Cuándo valorar cirugía

La cirugía puede estar indicada si existe una causa compresiva clara, una masa, déficit motor progresivo, ausencia de recuperación tras un periodo razonable de tratamiento conservador o signos de denervación mantenida. El objetivo es liberar el nervio en la zona de atrapamiento.

Tratamiento de la causa asociada

Si el atrapamiento se relaciona con un ganglión, sinovitis, artrosis, fractura, cicatriz o lesión ocupante de espacio, el tratamiento debe dirigirse también a esa causa. En estos casos, tratar únicamente el dolor puede no ser suficiente.

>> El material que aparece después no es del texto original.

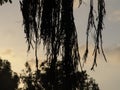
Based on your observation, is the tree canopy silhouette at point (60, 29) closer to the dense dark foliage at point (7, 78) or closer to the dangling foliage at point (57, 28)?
the dangling foliage at point (57, 28)

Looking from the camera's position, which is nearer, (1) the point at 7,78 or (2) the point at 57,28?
(2) the point at 57,28

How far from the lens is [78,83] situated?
4.88 meters

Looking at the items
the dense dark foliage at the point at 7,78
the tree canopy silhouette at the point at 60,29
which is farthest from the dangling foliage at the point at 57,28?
the dense dark foliage at the point at 7,78

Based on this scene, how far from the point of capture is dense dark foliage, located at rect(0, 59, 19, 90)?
356ft

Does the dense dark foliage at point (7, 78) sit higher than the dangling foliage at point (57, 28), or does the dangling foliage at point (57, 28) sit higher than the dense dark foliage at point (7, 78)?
the dense dark foliage at point (7, 78)

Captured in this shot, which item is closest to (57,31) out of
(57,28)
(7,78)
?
(57,28)

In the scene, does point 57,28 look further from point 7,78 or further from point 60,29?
point 7,78

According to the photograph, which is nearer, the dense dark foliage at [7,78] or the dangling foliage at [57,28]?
the dangling foliage at [57,28]

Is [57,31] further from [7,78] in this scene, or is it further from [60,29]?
[7,78]

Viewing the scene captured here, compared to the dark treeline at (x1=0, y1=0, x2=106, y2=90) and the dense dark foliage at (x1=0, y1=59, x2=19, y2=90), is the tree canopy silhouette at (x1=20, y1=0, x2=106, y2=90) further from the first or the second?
the dense dark foliage at (x1=0, y1=59, x2=19, y2=90)

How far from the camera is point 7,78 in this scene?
110m

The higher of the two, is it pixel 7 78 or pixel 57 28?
pixel 7 78

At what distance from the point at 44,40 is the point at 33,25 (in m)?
0.25

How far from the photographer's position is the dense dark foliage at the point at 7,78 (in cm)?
10844
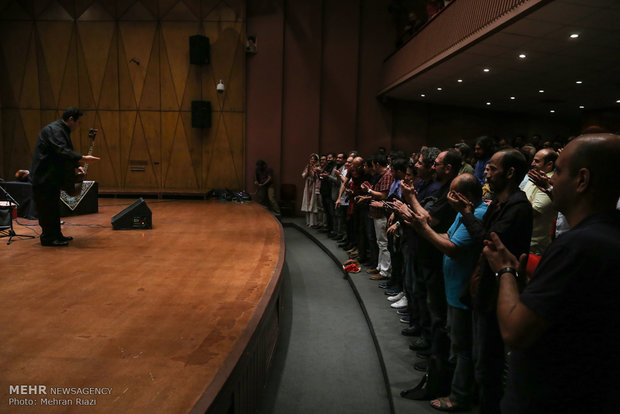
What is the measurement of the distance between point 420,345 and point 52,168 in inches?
141

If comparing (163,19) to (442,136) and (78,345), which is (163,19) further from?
(78,345)

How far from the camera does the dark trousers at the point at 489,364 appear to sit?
1.88 meters

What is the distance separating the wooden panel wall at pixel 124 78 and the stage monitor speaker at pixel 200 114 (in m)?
0.25

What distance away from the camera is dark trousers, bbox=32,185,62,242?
4.18 meters

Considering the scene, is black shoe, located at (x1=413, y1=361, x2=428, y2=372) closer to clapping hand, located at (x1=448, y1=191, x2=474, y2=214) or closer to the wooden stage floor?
the wooden stage floor

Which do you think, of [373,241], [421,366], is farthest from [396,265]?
[421,366]

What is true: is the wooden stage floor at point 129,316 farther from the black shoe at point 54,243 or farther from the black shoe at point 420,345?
the black shoe at point 420,345

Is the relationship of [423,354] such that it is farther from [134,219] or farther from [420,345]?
[134,219]

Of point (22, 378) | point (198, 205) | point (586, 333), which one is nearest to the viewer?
point (586, 333)

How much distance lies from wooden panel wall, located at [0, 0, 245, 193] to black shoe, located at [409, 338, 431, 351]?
7.21 m

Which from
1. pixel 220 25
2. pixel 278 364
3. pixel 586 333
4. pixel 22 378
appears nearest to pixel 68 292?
pixel 22 378

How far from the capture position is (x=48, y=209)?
420 cm

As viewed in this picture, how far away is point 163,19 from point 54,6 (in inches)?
87.3

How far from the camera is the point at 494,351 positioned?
1887 millimetres
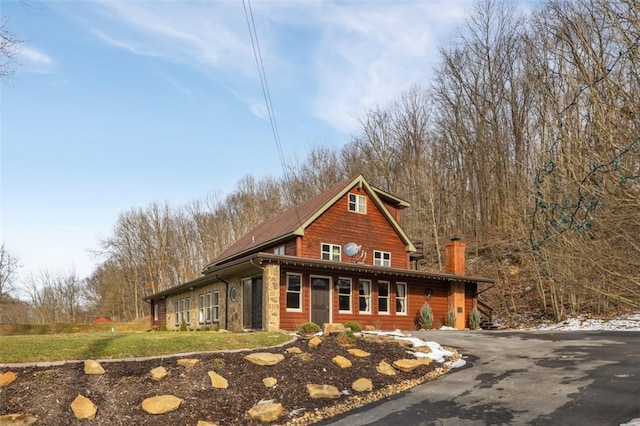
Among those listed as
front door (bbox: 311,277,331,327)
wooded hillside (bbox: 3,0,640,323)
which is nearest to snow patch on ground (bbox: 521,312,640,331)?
wooded hillside (bbox: 3,0,640,323)

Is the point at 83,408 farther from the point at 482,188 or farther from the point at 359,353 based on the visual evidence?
the point at 482,188

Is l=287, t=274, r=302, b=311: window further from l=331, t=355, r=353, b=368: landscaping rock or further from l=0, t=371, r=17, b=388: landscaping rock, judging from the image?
l=0, t=371, r=17, b=388: landscaping rock

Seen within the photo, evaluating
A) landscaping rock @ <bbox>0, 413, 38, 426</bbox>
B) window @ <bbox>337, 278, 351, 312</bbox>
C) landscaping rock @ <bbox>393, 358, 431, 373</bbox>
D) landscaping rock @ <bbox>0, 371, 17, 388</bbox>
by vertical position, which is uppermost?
window @ <bbox>337, 278, 351, 312</bbox>

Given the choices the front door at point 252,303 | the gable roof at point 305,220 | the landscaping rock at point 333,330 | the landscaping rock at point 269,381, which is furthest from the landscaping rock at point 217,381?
the gable roof at point 305,220

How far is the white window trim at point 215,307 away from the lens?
24.6 meters

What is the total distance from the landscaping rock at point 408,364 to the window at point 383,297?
34.9 feet

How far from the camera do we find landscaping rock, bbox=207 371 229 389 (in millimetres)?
9781

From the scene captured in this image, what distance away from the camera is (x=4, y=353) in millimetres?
9953

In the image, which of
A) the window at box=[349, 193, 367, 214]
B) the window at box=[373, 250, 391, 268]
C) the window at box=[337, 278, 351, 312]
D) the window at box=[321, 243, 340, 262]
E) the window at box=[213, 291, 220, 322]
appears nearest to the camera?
the window at box=[337, 278, 351, 312]

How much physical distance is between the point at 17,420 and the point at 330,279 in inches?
577

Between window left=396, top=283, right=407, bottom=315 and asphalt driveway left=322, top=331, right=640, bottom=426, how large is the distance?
30.8 feet

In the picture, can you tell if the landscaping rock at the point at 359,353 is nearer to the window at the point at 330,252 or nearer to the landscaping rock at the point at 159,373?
the landscaping rock at the point at 159,373

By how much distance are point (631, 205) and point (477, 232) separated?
33.0 meters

Rehabilitación y prevención

La rehabilitación debe preservar la movilidad mientras se recupera la función motora y, si existe debilidad, evitar rigidez o patrones compensatorios. En casos de denervación, la recuperación puede ser lenta y requiere seguimiento.

Fase inicial

  • Mantener movilidad suave de codo, muñeca, dedos y pulgar.
  • Evitar rigidez de muñeca y articulaciones metacarpofalángicas.
  • Usar férula funcional si la debilidad dificulta la posición de la mano.
  • Reducir actividades que aumentan dolor o fatiga del antebrazo.
  • Evitar sobrecargas repetidas de extensores y supinadores.

Fase de recuperación

  • Reentrenar extensión de dedos, pulgar y muñeca de forma progresiva.
  • Trabajar fuerza de extensores del antebrazo según recuperación neuromuscular.
  • Introducir ejercicios de coordinación de mano y muñeca.
  • Recuperar agarre, escritura, uso de herramientas y tareas finas.
  • Reintroducir deporte o trabajo manual de forma gradual.

Prevención de recaídas

  • Evitar aumentos bruscos de carga en extensión, supinación y agarre.
  • Realizar pausas en trabajos manuales repetitivos.
  • Revisar técnica en deportes de raqueta, escalada, gimnasio o trabajos con herramientas.
  • Mantener fuerza equilibrada de hombro, codo, antebrazo y muñeca.
  • Consultar si aparece debilidad progresiva para extender dedos, pulgar o muñeca.

Si queda pérdida funcional, puede complementarse con un programa específico de rehabilitación del codo y terapia de mano.